(Tasks)
A: In the Bergman film summary below, which festival was the film entered into?
B: Extend the Bergman film summary below, picking up its plot account right after the final sentence shown.

(Supplied text)
A Ship Bound for India () is a 1947 Swedish film directed by Ingmar Bergman.  It was originally released as A Ship to India in the United Kingdom and Frustration in the United States.  The screenplay was written by Bergman, based on the play by Martin Söderhjelm.

The film is about the relationships within a family, a subject with which Bergman often dealt in later films, and uses other common devices of Bergman such as the hard father figure.

Birger Malmsten, who plays the lead character Johannes, went on to feature in several later Bergman films.

The film was entered into the 1947 Cannes Film Festival.

Plot
Johannes is a sailor who returns home after seven years of travel and finds Sally, the girl he once loved, and many memories resurface in him. Realizing that he still loves her, he declares it to her but Sally rejects him. Johannes walks wandering on the beach and thinks back to the past, to something that happened seven years ago during a marine recovery. Since Captain Blom, his father, is absent, Johannes, in order to keep the sailors under control, takes command of the operation. Meanwhile, Blom goes between one tavern and another and in one of these he starts a fight and, after courting a girl named Sally, he takes her away with him. Blom is later diagnosed with a serious eye disease that will lead to blindness.

(Information shown)
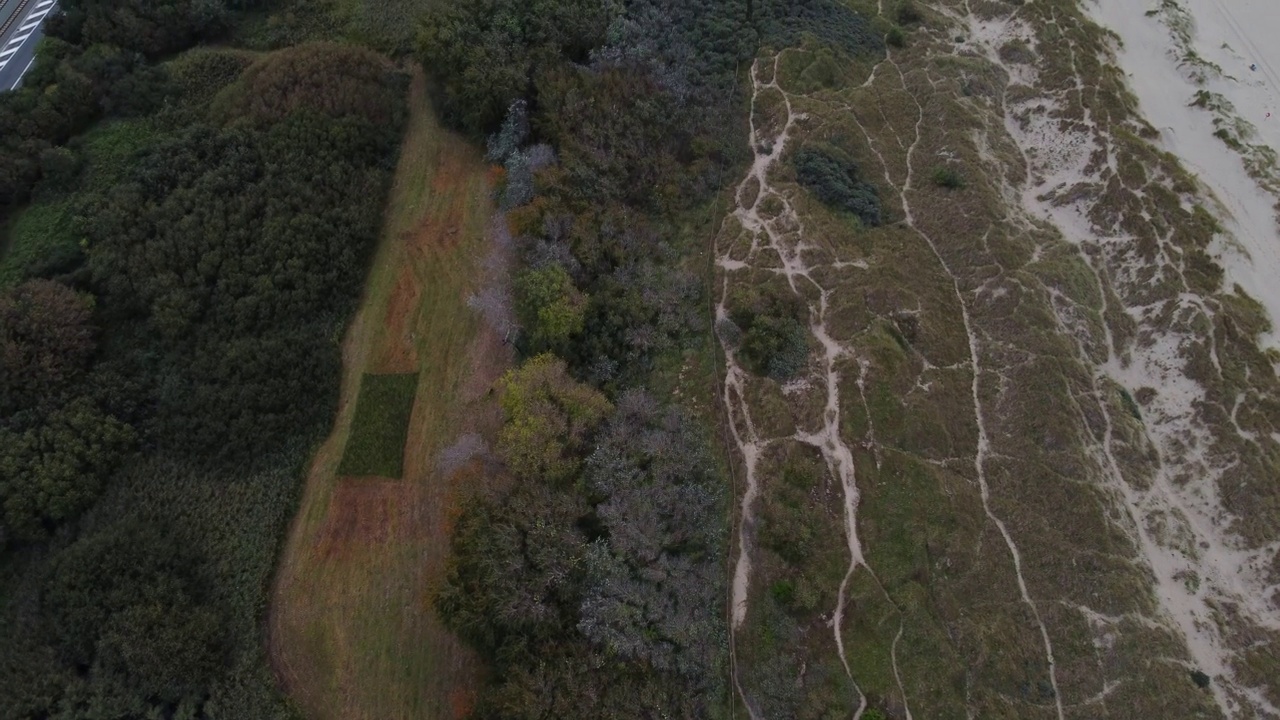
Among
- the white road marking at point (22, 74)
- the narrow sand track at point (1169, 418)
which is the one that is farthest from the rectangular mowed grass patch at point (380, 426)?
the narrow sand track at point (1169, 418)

==

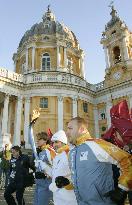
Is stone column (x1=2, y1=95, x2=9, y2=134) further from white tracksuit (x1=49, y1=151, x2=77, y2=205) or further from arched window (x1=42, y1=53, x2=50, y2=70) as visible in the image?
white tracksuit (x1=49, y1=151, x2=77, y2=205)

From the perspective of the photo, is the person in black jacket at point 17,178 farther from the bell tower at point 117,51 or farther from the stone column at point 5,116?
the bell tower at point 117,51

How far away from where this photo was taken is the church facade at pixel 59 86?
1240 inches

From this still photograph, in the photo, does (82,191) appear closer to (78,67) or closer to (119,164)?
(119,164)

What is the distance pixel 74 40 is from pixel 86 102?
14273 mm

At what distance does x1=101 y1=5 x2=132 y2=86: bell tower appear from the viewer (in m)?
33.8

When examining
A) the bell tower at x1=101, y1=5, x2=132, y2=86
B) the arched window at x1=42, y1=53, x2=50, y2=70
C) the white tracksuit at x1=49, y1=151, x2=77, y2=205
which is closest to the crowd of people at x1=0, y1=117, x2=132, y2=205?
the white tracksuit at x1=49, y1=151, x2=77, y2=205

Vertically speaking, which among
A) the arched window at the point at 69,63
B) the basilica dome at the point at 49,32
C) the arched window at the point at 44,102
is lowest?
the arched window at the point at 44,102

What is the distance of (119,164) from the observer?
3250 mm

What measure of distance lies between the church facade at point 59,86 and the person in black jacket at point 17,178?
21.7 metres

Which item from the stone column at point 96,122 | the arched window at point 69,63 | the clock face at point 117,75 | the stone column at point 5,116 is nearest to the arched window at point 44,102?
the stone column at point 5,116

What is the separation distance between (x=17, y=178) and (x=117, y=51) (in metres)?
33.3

* * *

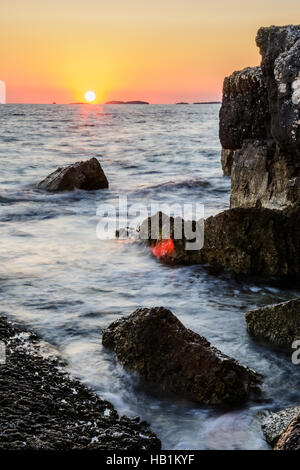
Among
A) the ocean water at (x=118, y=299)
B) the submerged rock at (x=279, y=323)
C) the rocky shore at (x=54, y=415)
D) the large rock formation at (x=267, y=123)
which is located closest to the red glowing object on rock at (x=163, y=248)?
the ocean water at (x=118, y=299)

(Answers for this exercise)
A: The 1947 Cannes Film Festival.

B:
Sally goes to live in the Blom family's boat, but furious arguments break out between Johannes and his abusive father. Johannes and Sally fall in love and this causes Blom's anger to become even stronger. While Blom's wife tries to persuade her husband to return to her, Johannes and Sally make love in an old mill and Sally later confesses to the captain her love for Johannes. A heated discussion ensues in which Sally tells Blom that he is a total failure.

During the resumption of the recovery operation, where Johannes works under the keel as a diver while Blom is in charge of the pump, the latter tries to kill his son by interrupting the flow of air that goes to the diving suit. Johannes is saved, but Blom, in a fit of madness, plunges the recovered wreck into the sea and destroys everything. When the police arrive to arrest him, he throws himself out of the window, nearly killing himself.

After this shocking episode, Johannes embarks as a sailor and leaves for India, while Sally returns to sing and dance in the seedy club where she worked before.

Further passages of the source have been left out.